Christine M. Clements

The April 3, 2017 release of the 2018 Rate Announcement and Call Letter brought some welcome news for Medicare Advantage organizations and Part D sponsors (collectively, sponsors) and could signal improved transparency by the Centers for Medicare & Medicaid Services (CMS) in its regulation of sponsors. House Ways and Means Committee Chairman Kevin Brady (R-TX) and Health Subcommittee Chairman Pat Tiberi (R-OH) issued a joint statement in response to the CMS Rate Announcement:

We are encouraged the Trump Administration took steps to roll back some of the Obama Administration’s flawed payment policies that would have negatively impacted nearly 18 million seniors. We are also pleased that HHS Secretary Price recognized the importance of protecting access to Medicare Advantage, including for patients suffering from kidney disease—a bipartisan priority on our Committee. We look forward to working with the new Administration on policies that promote innovation and competition, improve the quality and coordination of care, and deliver our seniors flexibility and choice in Medicare.

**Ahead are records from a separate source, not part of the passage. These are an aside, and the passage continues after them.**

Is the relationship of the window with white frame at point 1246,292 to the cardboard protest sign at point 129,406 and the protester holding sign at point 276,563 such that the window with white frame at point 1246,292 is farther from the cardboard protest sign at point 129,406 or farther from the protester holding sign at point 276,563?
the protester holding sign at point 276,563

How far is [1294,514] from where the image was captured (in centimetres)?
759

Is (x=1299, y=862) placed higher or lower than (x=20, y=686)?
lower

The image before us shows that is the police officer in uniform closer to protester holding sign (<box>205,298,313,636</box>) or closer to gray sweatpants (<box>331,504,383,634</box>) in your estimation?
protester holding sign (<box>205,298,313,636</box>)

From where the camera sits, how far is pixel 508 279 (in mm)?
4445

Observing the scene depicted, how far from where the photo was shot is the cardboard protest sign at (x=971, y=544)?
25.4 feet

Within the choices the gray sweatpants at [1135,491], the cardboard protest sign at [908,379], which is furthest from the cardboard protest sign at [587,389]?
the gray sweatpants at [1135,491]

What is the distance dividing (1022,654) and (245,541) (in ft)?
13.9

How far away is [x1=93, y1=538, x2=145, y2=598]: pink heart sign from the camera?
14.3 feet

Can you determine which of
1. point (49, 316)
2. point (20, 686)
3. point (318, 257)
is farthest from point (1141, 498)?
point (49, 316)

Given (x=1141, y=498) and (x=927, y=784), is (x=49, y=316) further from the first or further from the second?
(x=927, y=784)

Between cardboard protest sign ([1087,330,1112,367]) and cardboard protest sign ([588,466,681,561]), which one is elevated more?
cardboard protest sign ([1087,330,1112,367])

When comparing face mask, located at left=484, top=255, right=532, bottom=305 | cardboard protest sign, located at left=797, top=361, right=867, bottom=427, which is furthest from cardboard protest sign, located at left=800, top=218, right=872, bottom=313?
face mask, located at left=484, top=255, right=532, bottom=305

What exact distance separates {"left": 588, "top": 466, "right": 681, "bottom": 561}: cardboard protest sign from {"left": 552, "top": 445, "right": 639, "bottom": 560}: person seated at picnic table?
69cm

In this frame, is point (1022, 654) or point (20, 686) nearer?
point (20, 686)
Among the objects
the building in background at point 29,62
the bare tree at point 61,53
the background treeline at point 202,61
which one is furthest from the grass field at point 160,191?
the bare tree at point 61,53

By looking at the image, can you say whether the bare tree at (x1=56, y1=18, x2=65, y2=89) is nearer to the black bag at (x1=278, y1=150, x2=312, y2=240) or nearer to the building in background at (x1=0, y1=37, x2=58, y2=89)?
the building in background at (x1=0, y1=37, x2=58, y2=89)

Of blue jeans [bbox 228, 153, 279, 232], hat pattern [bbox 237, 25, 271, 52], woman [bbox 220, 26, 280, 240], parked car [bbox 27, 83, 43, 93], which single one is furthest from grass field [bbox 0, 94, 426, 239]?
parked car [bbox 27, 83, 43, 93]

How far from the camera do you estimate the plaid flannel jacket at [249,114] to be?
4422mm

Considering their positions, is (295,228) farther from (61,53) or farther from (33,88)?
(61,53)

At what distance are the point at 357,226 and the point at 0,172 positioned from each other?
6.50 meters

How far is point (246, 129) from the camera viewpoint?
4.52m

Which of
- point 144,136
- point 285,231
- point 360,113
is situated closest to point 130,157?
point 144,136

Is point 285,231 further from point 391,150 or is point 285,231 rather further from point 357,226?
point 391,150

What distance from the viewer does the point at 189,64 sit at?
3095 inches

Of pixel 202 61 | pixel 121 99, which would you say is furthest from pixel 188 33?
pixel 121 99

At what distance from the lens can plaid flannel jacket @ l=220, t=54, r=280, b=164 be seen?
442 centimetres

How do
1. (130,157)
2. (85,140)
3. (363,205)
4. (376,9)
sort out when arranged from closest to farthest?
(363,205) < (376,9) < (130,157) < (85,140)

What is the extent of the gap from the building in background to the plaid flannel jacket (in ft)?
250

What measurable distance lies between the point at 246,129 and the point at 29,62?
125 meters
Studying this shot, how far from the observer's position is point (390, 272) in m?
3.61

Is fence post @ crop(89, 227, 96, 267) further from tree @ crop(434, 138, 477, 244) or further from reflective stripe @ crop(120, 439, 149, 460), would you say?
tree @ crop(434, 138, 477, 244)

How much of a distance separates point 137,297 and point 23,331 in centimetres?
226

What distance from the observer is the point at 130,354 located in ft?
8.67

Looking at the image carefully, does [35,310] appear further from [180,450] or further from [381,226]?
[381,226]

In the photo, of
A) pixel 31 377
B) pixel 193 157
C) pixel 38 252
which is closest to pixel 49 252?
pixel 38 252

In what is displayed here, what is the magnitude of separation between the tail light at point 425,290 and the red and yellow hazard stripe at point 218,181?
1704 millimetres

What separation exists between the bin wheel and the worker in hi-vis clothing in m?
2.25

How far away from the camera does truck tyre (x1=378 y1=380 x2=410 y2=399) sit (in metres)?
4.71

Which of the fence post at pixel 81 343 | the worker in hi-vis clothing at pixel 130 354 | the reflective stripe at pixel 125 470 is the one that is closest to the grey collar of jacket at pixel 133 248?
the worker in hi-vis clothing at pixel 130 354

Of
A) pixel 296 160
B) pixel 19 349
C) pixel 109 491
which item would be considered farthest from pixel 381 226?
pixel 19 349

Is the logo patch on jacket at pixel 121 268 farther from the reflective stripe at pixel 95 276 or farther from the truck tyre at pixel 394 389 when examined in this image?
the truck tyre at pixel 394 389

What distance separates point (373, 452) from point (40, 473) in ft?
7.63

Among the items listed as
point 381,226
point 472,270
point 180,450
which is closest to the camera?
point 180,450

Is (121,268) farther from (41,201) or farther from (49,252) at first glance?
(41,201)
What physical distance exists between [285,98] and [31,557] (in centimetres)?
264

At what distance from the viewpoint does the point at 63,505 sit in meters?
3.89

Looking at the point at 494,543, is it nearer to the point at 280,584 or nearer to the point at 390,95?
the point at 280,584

MA Employer Group Waiver Plans (EGWPs).  With CMS’s waiver last year of the bid submission requirement for MA EGWPs, payment rates for these plans have been administratively set based on a blend of EGWP bids and individual market plan bids.  CMS solicited comments in the 2018 Advance Notice on whether it should use only individual market plan bids from 2017 to calculate the bid-to-benchmark ratios for the 2018 MA EGWP payment rates, or whether it should continue to use the bid-to-benchmark ratios applied in calculating the 2017 MA EGWP payment rates. CMS decided to pause the transition to 100% individual market plan bids with the result that 2018 MA EGWP payment rates will continue to reflect a blend of individual market plan bids from 2016 and EGWP bids from 2016, with individual market plan bids weighted by 50% and EGWP bids weighted by 50%.

Prior to making a final decision on MA EGWP payment rates, CMS wants to develop a better understanding of the impact the new payment methodology is having on beneficiaries. CMS intends to seek input and data from EGWP sponsors and other stakeholders on changes in plan offerings in 2017 and 2018 and associated beneficiary impacts.  This pause should not be viewed as a sign of CMS returning to pre-2017 payment practices as “CMS continues to believe that the policy of allowing MAOs to submit composite bids and benefit packages is not an appropriate methodology for payment given the lack of competition and transparency associated with EGWP bids received prior to 2017.”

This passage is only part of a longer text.